%%

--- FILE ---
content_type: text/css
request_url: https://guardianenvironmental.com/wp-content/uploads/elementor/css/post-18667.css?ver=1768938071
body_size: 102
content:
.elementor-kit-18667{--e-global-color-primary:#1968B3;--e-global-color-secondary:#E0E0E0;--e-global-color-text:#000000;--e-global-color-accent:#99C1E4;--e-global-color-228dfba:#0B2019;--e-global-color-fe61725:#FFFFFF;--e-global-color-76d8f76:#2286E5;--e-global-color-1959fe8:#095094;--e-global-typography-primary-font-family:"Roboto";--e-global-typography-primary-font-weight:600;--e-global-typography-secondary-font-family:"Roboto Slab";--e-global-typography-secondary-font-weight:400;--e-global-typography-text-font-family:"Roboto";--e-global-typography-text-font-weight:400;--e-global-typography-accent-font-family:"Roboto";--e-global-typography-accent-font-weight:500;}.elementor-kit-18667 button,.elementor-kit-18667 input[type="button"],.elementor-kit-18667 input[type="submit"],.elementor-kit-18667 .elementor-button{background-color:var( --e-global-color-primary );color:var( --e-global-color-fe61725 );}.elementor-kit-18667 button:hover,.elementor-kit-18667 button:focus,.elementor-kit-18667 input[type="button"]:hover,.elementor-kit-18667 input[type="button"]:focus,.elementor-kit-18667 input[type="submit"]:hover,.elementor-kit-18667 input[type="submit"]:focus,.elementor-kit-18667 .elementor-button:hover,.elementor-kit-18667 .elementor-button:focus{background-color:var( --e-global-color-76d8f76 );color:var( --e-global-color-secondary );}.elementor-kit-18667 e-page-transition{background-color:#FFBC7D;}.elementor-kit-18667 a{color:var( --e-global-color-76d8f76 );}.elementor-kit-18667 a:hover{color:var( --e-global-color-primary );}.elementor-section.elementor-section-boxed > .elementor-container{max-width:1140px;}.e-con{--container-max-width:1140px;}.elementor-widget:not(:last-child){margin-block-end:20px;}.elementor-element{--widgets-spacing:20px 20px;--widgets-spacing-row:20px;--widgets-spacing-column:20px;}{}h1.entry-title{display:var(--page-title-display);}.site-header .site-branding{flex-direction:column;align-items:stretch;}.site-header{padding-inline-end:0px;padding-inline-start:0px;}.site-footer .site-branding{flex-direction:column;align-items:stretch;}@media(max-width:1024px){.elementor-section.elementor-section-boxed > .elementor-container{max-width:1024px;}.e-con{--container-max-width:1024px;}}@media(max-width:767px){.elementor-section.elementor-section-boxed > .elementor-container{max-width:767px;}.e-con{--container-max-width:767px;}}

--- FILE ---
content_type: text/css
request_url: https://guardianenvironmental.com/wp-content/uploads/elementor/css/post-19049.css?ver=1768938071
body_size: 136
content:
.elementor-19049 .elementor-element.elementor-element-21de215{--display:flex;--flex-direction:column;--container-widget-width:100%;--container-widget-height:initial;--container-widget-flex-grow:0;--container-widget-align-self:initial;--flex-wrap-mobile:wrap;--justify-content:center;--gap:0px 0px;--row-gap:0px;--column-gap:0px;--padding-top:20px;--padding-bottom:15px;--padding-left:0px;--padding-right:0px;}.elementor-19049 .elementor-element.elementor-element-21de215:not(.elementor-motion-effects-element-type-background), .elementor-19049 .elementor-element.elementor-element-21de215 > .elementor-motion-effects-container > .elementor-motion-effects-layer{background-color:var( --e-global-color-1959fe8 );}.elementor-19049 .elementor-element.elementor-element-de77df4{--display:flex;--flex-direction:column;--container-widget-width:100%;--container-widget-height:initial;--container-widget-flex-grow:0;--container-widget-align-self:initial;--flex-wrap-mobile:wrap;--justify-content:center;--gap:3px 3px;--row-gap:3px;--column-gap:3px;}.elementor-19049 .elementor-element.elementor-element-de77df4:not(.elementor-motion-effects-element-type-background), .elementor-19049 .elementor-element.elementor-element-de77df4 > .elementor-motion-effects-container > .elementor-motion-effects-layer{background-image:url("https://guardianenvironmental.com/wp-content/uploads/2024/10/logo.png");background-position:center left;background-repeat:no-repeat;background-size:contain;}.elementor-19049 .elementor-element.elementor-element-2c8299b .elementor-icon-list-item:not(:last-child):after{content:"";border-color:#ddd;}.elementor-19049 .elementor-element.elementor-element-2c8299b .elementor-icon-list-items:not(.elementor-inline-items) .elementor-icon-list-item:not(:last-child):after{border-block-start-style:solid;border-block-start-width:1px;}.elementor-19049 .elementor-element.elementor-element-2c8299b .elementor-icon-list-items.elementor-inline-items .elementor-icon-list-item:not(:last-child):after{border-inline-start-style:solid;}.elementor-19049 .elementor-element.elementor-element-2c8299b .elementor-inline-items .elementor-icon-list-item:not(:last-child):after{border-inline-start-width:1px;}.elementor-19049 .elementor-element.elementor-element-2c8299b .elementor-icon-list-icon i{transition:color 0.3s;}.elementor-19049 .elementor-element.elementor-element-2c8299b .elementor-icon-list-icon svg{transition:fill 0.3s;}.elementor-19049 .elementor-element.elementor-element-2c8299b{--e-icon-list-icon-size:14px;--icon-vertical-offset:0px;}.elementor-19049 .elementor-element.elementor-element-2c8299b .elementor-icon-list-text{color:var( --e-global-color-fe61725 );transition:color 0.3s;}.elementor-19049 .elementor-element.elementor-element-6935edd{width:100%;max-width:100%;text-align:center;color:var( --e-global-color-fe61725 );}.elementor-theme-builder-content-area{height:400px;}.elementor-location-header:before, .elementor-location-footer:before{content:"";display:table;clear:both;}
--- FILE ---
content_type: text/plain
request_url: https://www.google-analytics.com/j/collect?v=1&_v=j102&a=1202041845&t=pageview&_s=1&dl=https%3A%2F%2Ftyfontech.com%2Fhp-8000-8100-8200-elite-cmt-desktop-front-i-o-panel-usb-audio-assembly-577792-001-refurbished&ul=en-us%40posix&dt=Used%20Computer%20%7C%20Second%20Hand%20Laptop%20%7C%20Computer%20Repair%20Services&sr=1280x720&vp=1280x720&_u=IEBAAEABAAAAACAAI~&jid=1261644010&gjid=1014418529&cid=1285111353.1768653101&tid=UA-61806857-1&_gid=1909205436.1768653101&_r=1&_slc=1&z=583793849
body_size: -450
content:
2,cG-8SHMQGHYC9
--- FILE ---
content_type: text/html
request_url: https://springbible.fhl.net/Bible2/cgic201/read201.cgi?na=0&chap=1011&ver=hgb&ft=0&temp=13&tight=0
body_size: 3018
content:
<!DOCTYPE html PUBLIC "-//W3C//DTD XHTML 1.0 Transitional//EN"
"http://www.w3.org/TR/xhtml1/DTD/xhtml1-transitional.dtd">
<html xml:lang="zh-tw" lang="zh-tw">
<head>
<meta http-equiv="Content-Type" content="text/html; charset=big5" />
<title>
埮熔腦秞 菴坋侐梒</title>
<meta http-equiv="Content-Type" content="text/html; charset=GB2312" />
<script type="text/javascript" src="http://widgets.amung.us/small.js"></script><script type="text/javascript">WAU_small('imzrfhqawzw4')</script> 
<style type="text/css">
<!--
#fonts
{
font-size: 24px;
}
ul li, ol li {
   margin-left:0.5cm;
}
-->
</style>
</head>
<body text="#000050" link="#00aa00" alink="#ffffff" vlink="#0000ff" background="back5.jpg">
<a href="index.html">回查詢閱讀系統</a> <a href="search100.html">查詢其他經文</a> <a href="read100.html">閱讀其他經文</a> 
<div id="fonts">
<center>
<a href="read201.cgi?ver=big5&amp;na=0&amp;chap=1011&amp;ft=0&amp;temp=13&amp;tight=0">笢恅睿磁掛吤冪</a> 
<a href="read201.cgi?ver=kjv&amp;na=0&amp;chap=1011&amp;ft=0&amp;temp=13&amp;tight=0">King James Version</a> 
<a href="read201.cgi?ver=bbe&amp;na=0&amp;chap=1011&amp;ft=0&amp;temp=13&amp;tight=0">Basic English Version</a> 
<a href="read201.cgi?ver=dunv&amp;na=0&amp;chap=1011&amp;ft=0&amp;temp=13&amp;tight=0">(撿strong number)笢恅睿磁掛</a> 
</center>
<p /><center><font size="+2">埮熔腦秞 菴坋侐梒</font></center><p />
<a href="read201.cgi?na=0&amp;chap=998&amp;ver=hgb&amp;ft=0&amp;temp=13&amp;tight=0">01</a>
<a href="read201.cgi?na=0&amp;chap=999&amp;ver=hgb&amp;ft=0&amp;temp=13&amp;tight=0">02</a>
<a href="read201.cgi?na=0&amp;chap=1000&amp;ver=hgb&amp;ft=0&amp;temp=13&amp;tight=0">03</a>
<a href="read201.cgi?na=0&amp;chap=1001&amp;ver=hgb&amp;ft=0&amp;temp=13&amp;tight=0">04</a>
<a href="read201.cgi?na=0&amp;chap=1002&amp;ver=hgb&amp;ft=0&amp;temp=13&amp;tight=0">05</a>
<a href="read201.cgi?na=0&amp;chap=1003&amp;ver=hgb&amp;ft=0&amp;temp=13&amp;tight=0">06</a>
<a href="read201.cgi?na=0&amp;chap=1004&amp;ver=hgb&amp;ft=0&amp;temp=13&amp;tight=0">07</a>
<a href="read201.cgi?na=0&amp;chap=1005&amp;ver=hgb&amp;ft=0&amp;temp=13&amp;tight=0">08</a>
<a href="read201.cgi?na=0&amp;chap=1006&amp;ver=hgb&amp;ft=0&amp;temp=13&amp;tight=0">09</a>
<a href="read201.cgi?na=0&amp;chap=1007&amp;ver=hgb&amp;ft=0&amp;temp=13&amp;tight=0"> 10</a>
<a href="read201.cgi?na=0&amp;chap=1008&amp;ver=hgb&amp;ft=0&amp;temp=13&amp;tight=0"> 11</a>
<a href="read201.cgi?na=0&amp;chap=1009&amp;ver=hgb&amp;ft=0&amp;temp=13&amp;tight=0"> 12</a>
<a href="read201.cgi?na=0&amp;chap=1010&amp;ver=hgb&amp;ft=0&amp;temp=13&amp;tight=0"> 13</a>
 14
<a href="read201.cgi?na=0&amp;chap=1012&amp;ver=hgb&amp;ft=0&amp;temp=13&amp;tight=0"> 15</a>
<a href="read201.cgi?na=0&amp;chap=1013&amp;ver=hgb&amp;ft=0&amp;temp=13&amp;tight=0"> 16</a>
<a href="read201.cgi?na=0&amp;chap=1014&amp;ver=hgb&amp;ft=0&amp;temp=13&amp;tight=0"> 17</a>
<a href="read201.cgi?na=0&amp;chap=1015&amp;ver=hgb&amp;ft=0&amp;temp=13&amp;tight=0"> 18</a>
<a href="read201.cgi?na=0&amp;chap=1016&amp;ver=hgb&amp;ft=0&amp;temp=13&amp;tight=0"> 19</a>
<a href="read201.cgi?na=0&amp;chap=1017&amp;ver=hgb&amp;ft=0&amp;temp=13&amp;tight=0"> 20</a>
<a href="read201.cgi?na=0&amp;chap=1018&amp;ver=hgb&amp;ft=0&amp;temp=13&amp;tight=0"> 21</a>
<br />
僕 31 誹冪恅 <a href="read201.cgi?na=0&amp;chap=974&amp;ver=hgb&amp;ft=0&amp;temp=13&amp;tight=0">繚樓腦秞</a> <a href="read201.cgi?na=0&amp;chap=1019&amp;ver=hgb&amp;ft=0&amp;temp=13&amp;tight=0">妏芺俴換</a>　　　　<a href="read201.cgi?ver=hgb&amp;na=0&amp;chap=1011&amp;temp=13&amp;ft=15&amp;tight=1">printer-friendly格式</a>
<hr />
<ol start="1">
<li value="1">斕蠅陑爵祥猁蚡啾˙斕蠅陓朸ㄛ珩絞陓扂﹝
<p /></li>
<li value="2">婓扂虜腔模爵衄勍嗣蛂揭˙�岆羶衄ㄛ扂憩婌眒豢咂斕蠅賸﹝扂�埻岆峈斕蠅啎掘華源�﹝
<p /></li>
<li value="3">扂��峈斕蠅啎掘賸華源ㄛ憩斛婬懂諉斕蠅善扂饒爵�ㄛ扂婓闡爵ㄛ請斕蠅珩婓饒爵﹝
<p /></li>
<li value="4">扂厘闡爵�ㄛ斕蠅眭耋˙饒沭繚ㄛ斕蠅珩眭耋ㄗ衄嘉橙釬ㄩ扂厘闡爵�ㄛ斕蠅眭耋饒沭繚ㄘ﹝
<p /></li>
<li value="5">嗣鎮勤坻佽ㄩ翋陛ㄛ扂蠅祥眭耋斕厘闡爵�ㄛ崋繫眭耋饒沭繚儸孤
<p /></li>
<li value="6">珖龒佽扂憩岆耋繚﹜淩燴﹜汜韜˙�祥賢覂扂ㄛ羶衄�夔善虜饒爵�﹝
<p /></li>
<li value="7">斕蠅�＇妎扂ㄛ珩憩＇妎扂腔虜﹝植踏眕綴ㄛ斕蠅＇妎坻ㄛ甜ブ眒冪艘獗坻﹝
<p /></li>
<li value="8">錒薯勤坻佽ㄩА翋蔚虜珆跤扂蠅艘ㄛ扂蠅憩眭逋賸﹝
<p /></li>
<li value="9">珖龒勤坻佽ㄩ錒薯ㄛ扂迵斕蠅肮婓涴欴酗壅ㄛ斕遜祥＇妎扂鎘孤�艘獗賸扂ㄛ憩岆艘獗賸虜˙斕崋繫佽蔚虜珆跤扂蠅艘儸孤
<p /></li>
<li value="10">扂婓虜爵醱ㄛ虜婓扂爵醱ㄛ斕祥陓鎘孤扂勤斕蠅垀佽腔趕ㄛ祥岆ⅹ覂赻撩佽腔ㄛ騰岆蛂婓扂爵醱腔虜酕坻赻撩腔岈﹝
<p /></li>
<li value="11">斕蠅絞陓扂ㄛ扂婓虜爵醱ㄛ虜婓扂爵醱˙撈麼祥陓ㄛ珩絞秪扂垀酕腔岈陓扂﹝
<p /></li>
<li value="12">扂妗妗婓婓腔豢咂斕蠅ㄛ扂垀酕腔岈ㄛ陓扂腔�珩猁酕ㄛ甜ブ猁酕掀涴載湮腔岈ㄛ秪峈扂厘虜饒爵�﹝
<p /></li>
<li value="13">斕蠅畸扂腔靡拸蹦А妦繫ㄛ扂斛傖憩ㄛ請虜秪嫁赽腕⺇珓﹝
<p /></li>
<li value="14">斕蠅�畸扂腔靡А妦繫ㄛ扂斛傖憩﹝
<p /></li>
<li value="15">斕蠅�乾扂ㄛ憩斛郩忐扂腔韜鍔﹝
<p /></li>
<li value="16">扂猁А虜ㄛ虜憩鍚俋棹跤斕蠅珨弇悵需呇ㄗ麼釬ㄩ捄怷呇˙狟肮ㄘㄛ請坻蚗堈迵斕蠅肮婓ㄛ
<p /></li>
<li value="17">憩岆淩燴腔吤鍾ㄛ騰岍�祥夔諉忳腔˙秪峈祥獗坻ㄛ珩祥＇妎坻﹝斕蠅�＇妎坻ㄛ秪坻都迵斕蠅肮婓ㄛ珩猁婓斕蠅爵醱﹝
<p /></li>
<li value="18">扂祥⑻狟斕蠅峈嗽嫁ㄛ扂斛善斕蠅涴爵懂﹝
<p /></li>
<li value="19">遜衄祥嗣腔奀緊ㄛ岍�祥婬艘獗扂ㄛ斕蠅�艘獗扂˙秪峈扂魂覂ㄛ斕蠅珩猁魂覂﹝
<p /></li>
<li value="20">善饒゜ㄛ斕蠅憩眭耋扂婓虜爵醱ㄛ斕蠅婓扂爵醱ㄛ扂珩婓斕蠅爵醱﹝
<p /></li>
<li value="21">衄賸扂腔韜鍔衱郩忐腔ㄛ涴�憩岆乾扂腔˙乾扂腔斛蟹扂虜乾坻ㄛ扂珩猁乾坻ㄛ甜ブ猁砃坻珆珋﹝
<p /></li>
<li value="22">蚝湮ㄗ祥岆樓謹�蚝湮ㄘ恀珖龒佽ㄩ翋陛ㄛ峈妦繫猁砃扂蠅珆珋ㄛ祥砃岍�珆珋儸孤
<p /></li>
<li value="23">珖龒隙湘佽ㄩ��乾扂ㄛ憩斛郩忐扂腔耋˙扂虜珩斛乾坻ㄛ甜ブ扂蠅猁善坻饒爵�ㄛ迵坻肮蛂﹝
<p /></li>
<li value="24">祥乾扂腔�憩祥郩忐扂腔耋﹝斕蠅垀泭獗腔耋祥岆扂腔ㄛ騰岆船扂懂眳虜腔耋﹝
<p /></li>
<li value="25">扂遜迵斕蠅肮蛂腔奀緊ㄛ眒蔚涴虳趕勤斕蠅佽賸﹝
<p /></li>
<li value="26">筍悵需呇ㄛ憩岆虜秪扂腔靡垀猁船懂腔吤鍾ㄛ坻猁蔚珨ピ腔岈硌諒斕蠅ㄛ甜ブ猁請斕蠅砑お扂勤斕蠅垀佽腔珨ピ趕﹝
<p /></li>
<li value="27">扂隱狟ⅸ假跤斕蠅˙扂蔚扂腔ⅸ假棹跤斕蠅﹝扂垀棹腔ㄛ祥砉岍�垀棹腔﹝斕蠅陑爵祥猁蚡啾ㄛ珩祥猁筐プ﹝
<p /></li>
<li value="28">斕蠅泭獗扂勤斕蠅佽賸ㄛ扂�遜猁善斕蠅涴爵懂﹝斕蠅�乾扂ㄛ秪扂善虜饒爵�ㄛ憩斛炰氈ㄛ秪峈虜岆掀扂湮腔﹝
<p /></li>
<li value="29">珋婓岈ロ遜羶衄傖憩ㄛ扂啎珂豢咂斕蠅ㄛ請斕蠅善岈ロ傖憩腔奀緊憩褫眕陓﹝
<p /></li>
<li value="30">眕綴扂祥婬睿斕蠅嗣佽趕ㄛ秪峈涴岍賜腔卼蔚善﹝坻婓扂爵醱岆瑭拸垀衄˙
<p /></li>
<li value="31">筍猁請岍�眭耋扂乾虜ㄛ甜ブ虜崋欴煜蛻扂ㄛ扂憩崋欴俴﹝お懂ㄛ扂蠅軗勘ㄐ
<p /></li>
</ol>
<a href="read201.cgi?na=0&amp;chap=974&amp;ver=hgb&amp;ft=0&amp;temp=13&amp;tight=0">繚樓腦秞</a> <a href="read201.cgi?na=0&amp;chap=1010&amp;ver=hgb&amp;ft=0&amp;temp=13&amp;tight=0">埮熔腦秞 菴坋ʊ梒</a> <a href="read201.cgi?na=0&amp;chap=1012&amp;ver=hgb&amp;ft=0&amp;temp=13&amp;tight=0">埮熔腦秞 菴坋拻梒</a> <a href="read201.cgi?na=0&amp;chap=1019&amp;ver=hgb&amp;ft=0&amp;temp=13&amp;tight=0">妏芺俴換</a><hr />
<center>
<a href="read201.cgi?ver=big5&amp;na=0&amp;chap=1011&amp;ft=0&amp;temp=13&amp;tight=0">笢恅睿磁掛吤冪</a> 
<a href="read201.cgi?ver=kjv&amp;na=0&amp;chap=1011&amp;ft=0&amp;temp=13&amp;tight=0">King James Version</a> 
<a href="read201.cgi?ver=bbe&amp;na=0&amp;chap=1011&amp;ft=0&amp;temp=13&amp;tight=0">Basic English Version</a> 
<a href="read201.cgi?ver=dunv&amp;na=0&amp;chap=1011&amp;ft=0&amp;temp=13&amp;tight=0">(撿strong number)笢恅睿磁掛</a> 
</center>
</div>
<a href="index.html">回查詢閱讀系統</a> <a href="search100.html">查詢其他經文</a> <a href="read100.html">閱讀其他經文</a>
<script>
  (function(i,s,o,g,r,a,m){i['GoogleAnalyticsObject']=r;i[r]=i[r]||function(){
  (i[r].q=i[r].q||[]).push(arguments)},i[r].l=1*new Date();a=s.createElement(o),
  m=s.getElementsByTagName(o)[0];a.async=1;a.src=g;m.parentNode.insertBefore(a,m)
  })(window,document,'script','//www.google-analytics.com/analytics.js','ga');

%%

*Task description*: The answer must consist solely of the number of lines in the entries that contain the word "菴坋侐梒".

*Response box*: 2